A: Sitemaps give information to Google to help us better understand your site. This can include making sure we know about all your URLs, how often and when they're updated, and what their relative importance is. Also, if you submit your Sitemap via Webmaster Tools, we'll show you stats such as how many of your Sitemap's URLs are indexed. Learn more.

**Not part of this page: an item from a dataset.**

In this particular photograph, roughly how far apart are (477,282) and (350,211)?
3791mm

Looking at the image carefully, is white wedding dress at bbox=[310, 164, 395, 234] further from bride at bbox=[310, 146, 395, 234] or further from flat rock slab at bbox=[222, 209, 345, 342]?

| 11:26 pm on Jul 25, 2008 (gmt 0)|
Greyhound4334, I just have a quick question. When you say "a grossly inadequate" number of links, what do you mean? Do they have low-quality links, under 100 links, what? I'm kind of new to this world, so (while I realize this is not the topic of this post) was wondering if you could give me a bit of insight. Thanks
| 12:23 am on Jul 26, 2008 (gmt 0)|
well,it's all relative. the bottom line is that while the site is well structured and has good "on site optimization", it's not yet ranking well, and the key to solving that is getting more links. More good quality links, in particular. To be even more precise, links from "trusted", "authoritative" sites within their domain. An ideal link is from a high quality, relevant page on a "trusted"*, relevant site with anchor text that matches your desired keywords. Sometimes you can't get the ideal link, but you should strive for something as close to that as possible.
*A site that has, itself, established credibility with Google by having good content and good links pointing at it.
So in a nutshell, they don't have enough of those to rank well for our desired keywords. Our job is to find a way to help them get those (organically, not purchasing them).
Hope that helps,
| 3:06 pm on Aug 29, 2008 (gmt 0)|
Will external links building could improve the site indexing?
| 4:09 pm on Aug 29, 2008 (gmt 0)|
With the site: command, have you tried going all the way to the end, the last page? Once you reach the last page, you will sometimes notice the total number of URLs changes when you reach the end especially for a very large site.
I sometimes feel the total number of results on page 1 of Google is somewhat like an estimate that gets more accurate are you go down the pages.
So sometimes it appears to be too many but when you reach the end it is not as many as you think.
Aside from that... when you reach the last page, sometimes the pages that are too similar in content are all collapsed at the last page and if you open it up, it will be indented results.
| 2:29 am on Aug 30, 2008 (gmt 0)|
You're right about that, Benj. In fact, the early numers you see usually say "of about nnnn pages" but by the end of the line, the word "about" sometimes goes away.